The proposal comprised the delivery of up to 200 dwellings, including up to 40 serviced self-build plots, up to 37 retirement apartments and affordable housing, and community building, new public open space and new access.
The appeal was re-determined following the previous decision by the secretary of state for refusal being quashed at the High Court. The main consideration in the proposal remained as to whether, in the absence of a five-year housing land supply within the district, the harm to the character and appearance of the area, traffic conditions (including any undue reliance on travel by car) and highway safety, would significantly and demonstrably outweigh the benefits of the scheme which comprised a wide choice of housing and a local approach to housing delivery secured by a S106 agreement.
The secretary of state agreed with his inspector that the council could not demonstrate a five-year supply of housing land and that the uncontested position was of a supply of less than three years. Therefore, he agreed that this rendered the relevant policies for the supply of housing in both the local and made neighbourhood plan, out of date. However, he gave full weight to the NP policy protecting the environment.
The secretary of state agreed with his inspector in affording moderate weight to the harm to visual amenity and loss of countryside from the proposal in the planning balance and limited weight to the harm from traffic conditions and air quality.

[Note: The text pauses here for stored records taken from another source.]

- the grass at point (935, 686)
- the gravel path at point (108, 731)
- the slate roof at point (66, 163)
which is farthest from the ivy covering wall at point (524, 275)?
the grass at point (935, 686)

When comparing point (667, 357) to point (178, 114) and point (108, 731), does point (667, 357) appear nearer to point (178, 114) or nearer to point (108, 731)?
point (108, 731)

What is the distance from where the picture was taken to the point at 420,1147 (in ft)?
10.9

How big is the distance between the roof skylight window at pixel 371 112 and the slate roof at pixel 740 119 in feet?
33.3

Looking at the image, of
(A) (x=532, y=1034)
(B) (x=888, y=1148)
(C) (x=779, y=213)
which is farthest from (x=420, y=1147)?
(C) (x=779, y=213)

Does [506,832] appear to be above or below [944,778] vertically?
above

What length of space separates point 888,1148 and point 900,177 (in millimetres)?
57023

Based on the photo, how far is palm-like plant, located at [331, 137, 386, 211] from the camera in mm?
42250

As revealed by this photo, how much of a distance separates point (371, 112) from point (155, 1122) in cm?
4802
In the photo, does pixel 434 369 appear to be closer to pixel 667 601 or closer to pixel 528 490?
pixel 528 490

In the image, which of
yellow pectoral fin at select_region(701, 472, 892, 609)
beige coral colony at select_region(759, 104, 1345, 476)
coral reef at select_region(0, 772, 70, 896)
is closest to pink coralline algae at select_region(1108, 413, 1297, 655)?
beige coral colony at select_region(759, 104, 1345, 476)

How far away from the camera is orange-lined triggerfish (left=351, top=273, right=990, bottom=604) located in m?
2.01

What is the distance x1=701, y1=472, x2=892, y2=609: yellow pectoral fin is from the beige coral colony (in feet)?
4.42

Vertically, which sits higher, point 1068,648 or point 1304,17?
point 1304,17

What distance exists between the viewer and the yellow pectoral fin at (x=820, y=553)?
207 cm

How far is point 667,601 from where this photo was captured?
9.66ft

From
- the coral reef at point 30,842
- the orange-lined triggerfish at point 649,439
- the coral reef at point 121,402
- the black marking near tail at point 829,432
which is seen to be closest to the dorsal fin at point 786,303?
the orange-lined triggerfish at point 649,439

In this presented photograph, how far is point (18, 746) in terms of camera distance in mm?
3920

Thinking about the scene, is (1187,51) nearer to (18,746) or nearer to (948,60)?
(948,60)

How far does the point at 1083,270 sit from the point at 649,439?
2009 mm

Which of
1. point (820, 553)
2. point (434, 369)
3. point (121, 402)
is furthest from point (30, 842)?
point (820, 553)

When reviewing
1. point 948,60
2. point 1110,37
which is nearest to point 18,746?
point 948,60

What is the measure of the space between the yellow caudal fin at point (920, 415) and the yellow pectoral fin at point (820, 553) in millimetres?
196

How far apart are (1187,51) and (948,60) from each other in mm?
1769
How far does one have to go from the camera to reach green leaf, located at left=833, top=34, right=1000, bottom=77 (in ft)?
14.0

The secretary of state felt that the overall ethos of the "Local Approach" to housing delivery, proposed to be part of the planning agreement, and the opportunities which that would provide, was a strong material consideration carrying moderate weight. He noted that house building in the area had a history of being stalled and agreed that the Local Approach document could address this as it provided confidence of a well thought out proposition between two landowners, both of whom had considerable experience of delivering development. He further agreed with his inspector that given the way the housing market had operated in the area, under the control of major builders with little output, there was justification to conclude that an entirely different approach was necessary to maximise the potential for housebuilding, avoid direct competition with stalled sites and to make the development acceptable in planning terms.